**Data excerpts:**
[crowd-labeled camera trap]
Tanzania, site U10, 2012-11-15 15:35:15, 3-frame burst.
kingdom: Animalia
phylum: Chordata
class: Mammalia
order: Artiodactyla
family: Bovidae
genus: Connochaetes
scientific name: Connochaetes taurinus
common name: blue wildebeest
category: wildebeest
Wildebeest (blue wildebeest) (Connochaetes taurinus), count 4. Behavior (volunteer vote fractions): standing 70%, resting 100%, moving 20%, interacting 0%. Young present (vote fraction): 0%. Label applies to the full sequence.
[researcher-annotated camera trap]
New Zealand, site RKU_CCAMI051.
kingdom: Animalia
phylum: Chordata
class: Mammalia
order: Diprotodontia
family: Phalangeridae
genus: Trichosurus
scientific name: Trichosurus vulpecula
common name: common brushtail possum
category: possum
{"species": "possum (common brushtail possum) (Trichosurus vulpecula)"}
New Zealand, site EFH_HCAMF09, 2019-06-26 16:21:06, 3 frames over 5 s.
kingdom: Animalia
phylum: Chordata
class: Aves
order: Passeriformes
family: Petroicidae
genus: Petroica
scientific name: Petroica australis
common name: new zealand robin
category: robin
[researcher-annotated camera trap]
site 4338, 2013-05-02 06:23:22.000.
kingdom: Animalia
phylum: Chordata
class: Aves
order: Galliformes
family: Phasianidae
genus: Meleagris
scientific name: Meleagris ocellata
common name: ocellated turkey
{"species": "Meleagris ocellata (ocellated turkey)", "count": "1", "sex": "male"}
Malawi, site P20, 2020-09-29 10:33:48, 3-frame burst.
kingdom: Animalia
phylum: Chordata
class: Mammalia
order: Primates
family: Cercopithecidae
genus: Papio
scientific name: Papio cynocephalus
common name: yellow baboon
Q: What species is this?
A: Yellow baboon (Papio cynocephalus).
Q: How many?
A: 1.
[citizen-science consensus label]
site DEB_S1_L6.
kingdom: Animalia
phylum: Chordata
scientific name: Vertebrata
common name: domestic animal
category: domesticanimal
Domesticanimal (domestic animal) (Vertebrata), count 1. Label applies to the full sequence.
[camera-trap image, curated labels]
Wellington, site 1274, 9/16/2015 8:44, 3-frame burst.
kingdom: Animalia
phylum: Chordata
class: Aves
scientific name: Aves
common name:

**Work request:**
Copy out the full set of records precisely, leaving nothing out.

**Your solution:**
[crowd-labeled camera trap]
Tanzania, site U10, 2012-11-15 15:35:15, 3-frame burst.
kingdom: Animalia
phylum: Chordata
class: Mammalia
order: Artiodactyla
family: Bovidae
genus: Connochaetes
scientific name: Connochaetes taurinus
common name: blue wildebeest
category: wildebeest
Wildebeest (blue wildebeest) (Connochaetes taurinus), count 4. Behavior (volunteer vote fractions): standing 70%, resting 100%, moving 20%, interacting 0%. Young present (vote fraction): 0%. Label applies to the full sequence.
[researcher-annotated camera trap]
New Zealand, site RKU_CCAMI051.
kingdom: Animalia
phylum: Chordata
class: Mammalia
order: Diprotodontia
family: Phalangeridae
genus: Trichosurus
scientific name: Trichosurus vulpecula
common name: common brushtail possum
category: possum
{"species": "possum (common brushtail possum) (Trichosurus vulpecula)"}
New Zealand, site EFH_HCAMF09, 2019-06-26 16:21:06, 3 frames over 5 s.
kingdom: Animalia
phylum: Chordata
class: Aves
order: Passeriformes
family: Petroicidae
genus: Petroica
scientific name: Petroica australis
common name: new zealand robin
category: robin
[researcher-annotated camera trap]
site 4338, 2013-05-02 06:23:22.000.
kingdom: Animalia
phylum: Chordata
class: Aves
order: Galliformes
family: Phasianidae
genus: Meleagris
scientific name: Meleagris ocellata
common name: ocellated turkey
{"species": "Meleagris ocellata (ocellated turkey)", "count": "1", "sex": "male"}
Malawi, site P20, 2020-09-29 10:33:48, 3-frame burst.
kingdom: Animalia
phylum: Chordata
class: Mammalia
order: Primates
family: Cercopithecidae
genus: Papio
scientific name: Papio cynocephalus
common name: yellow baboon
Q: What species is this?
A: Yellow baboon (Papio cynocephalus).
Q: How many?
A: 1.
[citizen-science consensus label]
site DEB_S1_L6.
kingdom: Animalia
phylum: Chordata
scientific name: Vertebrata
common name: domestic animal
category: domesticanimal
Domesticanimal (domestic animal) (Vertebrata), count 1. Label applies to the full sequence.
[camera-trap image, curated labels]
Wellington, site 1274, 9/16/2015 8:44, 3-frame burst.
kingdom: Animalia
phylum: Chordata
class: Aves
scientific name: Aves
common name:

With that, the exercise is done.